Besides the hindrances in every noble path, the hindrances within and the hindrances without, the weight of self and the drawing of earth, there come to us all—in various degrees no doubt, and in various shapes—but to all of us there come the burdens of sorrows and cares, and anxieties and trials. Wherever two or three are gathered together, even if they gather for a feast, there will be some of them who carry a sorrow which they know well will never be lifted off their shoulders and their hearts, until they lay down all their burdens at the grave's mouth; and it is weary work to plod on the path of life with a weight that cannot be shifted, with a wound that can never be stanched.
Oh, brethren, rosy-coloured optimism is all a dream. The recognition of the good that is in the evil is the devout man's talisman, but there is always need for the resistance and endurance which my texts prescribe. And the youngest of us, the gladdest of us, the least experienced of us, the most frivolous of us, if we will question our own hearts, will hear their Amen to the stern, sad view of the facts of earthly life which underlies this text.
Though it has many other aspects, the world seems to me sometimes to be like that pool at Jerusalem in the five porches of which lay, groaning under various diseases, but none of them without an ache, a great multitude of impotent folk, halt and blind. Astronomers tell us that one, at any rate, of the planets rolls on its orbit swathed in clouds and moisture. The world moves wrapped in a mist of tears. God only knows them all, but each heart knows its own bitterness and responds to the words, 'Ye have need of patience.'
II. Now, secondly, mark the victorious temper.
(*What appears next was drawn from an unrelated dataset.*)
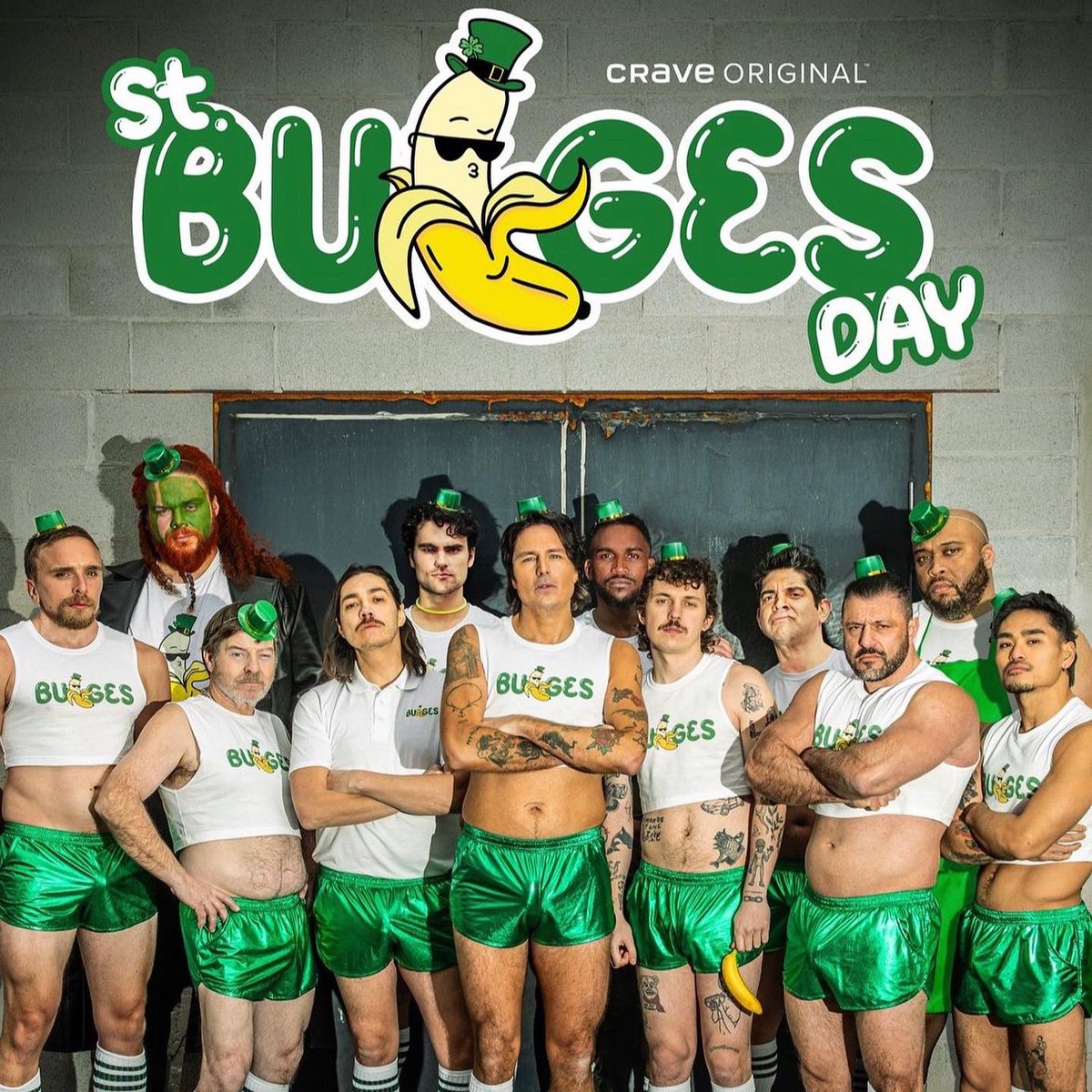 kurtis conner tweet media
That is referred to in the one saying by 'he that endureth,' and in the other 'in your endurance.' Now, it is very necessary for the understanding of many places in Scripture to remember that the notion either of patience or of endurance by no means exhausts the power of this noble Christian word. For these are passive virtues, and however excellent and needful they may be, they by no means sum up our duty in regard to the hindrances and sorrows, the burdens and weights, of which I have been trying to speak. For you know it is only 'what cannot be cured' that 'must be endured,' and even incurable things are not merely to be endured, but they ought to be utilised. It is not enough that we should build up a dam to keep the floods of sorrow and trial from overflowing our fields; we must turn the turbid waters into our sluices, and get them to drive our mills. It is not enough that we should screw ourselves up to lie unresistingly under the surgeon's knife; though God knows that it is as much as we can manage sometimes, and we have to do as convicts under the lash do, get a bit of lead or a bullet into our mouths, and bite at it to keep ourselves from crying out. But that is not all our duty in regard to our trials and difficulties. There is required something more than passive endurance.